Few plants have as a rich a history as an indoor house plant as the Kentia palm. The upright “Howea Forsteriana” has graced the background photos for royalty in the Victorian era.
Recently, doing some channel surfing, I ran across an old movie. In the background was the “Kentia” one of the toughest and most elegant interior palms and plants around. Decorators love the singular, slender palms which provide a stunning accent.
The botanical name is Howea Fosteriana, but is known more commonly as the Kentia forsteriana or the sentry palm.
The Kentia is an upright palm with beautiful, arching, dark green leaves. Its use as an indoor palm dates back to the socialite days of the Victorian era.
Kentias are generally available in the 5-12 foot range for indoor use. Where it is native, Lord Howe Island east of Australia, the Kentia palm can reach a height of 60 feet.
Today, seed (strictly regulated) is still imported from the island and grown in both Hawaii and California.
Kentias do not have a tap root, and does very well as a containerized palm. They are usually grown as single plants until they reach a certain height.
Then they are matched up and planted as multiples of 2 to 5 plants per pot and grown on. This process can take 4 to 7 years before they are ready for sale.
Although the Kentia is versatile and will tolerate lower light levels, a bright indirect morning sunshine location should provide enough light and intensity to sustain the plant and allow for proper care.
Kentia Palm Light Indicator
Here is a “light indicator” for Kentia palm plant care – in low light the plant may only hold 4 6 fronds, in medium light levels you may see twice as many fronds. So, generally the more indirect light the better.
These palms grow pretty tall in rather small pots. When watering make sure the entire root ball is watered, and allow a least one half of the potting media to dry.
DO NOT keep the root ball moist or wet all the time or rotting will occur.
How Will You Know If You Over Watered Your Kentia Palm?
Look for the fronds with yellowing tips, then yellow speckling and followed by browning. During the winter time be especially careful not to over water your kentia.
What Happens With Underwatering Kentias?
An under watered Howea will develop tips that are brown, and the fronds will not be as erect and possibly leaning.
Kentias are slow growers. While caring for them if you must prune do so selectively to the leaves and don’t remove the entire frond.
The Kentia is a great interior plant like Rhapis palm, and more expensive than other palms like the – never use indoors Majesty Palm.
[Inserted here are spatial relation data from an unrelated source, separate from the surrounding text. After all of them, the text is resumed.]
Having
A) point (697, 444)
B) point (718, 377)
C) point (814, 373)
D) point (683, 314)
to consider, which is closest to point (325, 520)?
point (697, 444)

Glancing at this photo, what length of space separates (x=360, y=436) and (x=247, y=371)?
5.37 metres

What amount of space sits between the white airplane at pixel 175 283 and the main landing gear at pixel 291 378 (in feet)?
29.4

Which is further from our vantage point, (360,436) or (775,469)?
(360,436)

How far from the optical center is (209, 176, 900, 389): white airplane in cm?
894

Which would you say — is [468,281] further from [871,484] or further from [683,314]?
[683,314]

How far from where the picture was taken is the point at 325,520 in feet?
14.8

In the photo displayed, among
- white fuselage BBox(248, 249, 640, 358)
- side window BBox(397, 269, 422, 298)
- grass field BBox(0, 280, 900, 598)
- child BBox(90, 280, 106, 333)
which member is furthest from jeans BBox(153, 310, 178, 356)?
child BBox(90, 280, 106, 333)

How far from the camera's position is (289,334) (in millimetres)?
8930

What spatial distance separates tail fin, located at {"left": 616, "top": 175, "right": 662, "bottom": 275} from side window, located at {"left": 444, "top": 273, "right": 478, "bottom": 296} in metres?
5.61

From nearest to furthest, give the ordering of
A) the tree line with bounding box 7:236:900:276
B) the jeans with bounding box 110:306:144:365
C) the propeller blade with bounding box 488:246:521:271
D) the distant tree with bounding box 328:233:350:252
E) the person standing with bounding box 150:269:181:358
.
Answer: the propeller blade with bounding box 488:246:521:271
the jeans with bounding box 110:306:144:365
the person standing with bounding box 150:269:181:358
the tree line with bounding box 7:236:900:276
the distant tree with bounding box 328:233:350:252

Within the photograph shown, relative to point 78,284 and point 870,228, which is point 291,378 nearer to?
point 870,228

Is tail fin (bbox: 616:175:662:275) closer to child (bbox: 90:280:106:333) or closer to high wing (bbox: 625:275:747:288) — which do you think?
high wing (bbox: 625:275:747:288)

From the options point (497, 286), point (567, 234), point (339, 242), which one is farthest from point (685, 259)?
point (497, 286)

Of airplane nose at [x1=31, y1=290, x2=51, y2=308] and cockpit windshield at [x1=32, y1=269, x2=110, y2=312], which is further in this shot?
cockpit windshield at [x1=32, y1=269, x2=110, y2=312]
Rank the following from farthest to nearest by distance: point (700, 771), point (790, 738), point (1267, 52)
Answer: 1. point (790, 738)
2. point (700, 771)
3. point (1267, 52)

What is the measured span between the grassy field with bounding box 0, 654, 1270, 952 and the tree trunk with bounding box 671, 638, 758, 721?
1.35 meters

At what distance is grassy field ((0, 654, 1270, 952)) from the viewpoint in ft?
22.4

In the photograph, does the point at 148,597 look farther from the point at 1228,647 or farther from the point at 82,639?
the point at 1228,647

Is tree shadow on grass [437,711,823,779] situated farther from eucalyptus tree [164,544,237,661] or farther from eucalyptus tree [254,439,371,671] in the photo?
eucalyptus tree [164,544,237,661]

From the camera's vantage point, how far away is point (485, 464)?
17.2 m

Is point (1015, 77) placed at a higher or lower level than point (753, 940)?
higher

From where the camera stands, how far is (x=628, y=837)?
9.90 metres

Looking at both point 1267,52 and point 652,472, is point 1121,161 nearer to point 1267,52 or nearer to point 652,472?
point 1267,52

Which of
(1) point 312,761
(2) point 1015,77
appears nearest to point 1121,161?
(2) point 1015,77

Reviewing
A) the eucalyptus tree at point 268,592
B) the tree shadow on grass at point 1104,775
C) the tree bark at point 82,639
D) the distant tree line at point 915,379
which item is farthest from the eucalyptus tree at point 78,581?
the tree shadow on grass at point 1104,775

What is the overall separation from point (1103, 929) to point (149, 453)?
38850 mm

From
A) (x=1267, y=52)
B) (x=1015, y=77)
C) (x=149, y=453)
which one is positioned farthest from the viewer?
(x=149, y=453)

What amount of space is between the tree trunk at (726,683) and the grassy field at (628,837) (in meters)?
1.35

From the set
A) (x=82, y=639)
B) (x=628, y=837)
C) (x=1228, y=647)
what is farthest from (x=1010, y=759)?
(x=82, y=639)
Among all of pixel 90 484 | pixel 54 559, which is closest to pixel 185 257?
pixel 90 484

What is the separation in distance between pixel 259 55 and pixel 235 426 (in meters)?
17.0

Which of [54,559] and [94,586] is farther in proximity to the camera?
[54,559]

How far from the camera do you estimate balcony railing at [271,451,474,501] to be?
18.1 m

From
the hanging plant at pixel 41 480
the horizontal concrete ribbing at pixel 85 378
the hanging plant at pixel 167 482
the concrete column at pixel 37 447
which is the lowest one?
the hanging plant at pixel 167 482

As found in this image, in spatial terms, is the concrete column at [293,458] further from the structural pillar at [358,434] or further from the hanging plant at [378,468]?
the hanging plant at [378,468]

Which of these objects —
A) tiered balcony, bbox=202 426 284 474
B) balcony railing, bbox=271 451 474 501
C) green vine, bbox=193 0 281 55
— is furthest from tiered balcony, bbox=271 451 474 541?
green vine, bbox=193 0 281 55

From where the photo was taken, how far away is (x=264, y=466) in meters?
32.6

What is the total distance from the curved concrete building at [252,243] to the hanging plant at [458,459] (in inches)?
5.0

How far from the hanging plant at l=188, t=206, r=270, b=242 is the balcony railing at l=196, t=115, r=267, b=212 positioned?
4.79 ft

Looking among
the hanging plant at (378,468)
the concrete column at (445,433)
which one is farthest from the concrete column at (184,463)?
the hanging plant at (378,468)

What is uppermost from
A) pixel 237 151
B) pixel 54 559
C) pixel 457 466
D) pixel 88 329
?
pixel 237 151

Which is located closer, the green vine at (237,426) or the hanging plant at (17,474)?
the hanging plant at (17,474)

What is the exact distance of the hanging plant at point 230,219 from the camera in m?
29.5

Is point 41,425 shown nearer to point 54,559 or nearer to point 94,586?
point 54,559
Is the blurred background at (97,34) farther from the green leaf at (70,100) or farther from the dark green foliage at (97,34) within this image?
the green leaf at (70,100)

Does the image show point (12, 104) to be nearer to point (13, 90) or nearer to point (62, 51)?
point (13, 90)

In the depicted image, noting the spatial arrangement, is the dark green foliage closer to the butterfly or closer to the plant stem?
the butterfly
A properly maintained and cared for Kentia palm can be enjoyed for years and years.
Kentia An Aussie Native
The Kentia is considered as “vulnerable” by the World Conservation union, but this Australian native Kentia palm (Howea forsteriana) is still one of the world’s most beautiful palms grown for either indoors or outdoors.
The Kentia palm got its scientific name, Howea forsteriana, from Lord Howe Island in Australia for the Howea part and Howea Balfouriana another species from Sir Isaac Bayley Balfour (1853-1922), Botany professor and keeper of the Royal Botanic Garden, Edinburgh.
Characterized by a a slender trunk with slightly raised annular trunk rings and a graceful crown of dark-green drooping fronds.
It has a series of arching, feather-like, dark green, droopy leaves radiating from small trunks. Established kentia palm specimens can be expensive.
These leaves can grow up to 3 meters long on thornless petioles. While the leaves produce an airy and poised look, the finger-shaped leaflets bend downward in a fashionable two-tone look.
The kentia palm produces an inflorescence consists of white flowers and dull red egg-shaped mature fruits. Although they are slow growers, Kentia palms can grow to about 6 to 18 metres as a solitary tree.
Kentia Palm is a wonderful specimen palm, popular as an indoor durable houseplant, adding class to any setting – elegant hotel lobbies, restaurants, malls and private residences.
Smaller Kentia palm specimens require low light levels while larger ones require more light.